▶ **ASSIGNMENT**: Below is a set of records. Repeat all of them exactly.

▶ **Data entries**:
== == ==
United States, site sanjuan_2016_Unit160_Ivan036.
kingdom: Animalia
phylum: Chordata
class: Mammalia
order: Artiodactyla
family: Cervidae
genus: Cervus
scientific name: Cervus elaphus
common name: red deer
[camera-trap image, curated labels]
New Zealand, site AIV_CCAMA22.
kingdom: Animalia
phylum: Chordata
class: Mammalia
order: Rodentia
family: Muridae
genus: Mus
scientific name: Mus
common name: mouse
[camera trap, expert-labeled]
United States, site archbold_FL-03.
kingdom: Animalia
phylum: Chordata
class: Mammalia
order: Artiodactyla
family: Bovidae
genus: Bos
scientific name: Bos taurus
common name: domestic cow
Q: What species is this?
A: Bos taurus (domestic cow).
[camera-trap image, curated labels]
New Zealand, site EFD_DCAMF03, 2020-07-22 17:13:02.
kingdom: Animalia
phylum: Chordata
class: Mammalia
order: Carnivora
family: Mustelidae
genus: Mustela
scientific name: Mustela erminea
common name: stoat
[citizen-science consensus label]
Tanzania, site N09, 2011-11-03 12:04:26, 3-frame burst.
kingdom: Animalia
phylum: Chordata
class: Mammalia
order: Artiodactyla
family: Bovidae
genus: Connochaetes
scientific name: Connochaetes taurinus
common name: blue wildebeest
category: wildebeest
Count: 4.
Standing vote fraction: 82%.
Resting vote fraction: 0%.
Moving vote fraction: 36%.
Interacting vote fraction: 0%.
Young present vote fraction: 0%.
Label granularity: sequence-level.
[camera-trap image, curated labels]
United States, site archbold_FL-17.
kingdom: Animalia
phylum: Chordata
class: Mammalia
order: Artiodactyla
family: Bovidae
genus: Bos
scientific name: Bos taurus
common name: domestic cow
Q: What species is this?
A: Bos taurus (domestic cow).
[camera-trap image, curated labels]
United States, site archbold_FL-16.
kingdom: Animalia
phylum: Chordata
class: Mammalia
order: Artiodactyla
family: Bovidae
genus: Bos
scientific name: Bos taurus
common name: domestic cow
== == ==
▶ **RESPONSE BELOW**:
United States, site sanjuan_2016_Unit160_Ivan036.
kingdom: Animalia
phylum: Chordata
class: Mammalia
order: Artiodactyla
family: Cervidae
genus: Cervus
scientific name: Cervus elaphus
common name: red deer
[camera-trap image, curated labels]
New Zealand, site AIV_CCAMA22.
kingdom: Animalia
phylum: Chordata
class: Mammalia
order: Rodentia
family: Muridae
genus: Mus
scientific name: Mus
common name: mouse
[camera trap, expert-labeled]
United States, site archbold_FL-03.
kingdom: Animalia
phylum: Chordata
class: Mammalia
order: Artiodactyla
family: Bovidae
genus: Bos
scientific name: Bos taurus
common name: domestic cow
Q: What species is this?
A: Bos taurus (domestic cow).
[camera-trap image, curated labels]
New Zealand, site EFD_DCAMF03, 2020-07-22 17:13:02.
kingdom: Animalia
phylum: Chordata
class: Mammalia
order: Carnivora
family: Mustelidae
genus: Mustela
scientific name: Mustela erminea
common name: stoat
[citizen-science consensus label]
Tanzania, site N09, 2011-11-03 12:04:26, 3-frame burst.
kingdom: Animalia
phylum: Chordata
class: Mammalia
order: Artiodactyla
family: Bovidae
genus: Connochaetes
scientific name: Connochaetes taurinus
common name: blue wildebeest
category: wildebeest
Count: 4.
Standing vote fraction: 82%.
Resting vote fraction: 0%.
Moving vote fraction: 36%.
Interacting vote fraction: 0%.
Young present vote fraction: 0%.
Label granularity: sequence-level.
[camera-trap image, curated labels]
United States, site archbold_FL-17.
kingdom: Animalia
phylum: Chordata
class: Mammalia
order: Artiodactyla
family: Bovidae
genus: Bos
scientific name: Bos taurus
common name: domestic cow
Q: What species is this?
A: Bos taurus (domestic cow).
[camera-trap image, curated labels]
United States, site archbold_FL-16.
kingdom: Animalia
phylum: Chordata
class: Mammalia
order: Artiodactyla
family: Bovidae
genus: Bos
scientific name: Bos taurus
common name: domestic cow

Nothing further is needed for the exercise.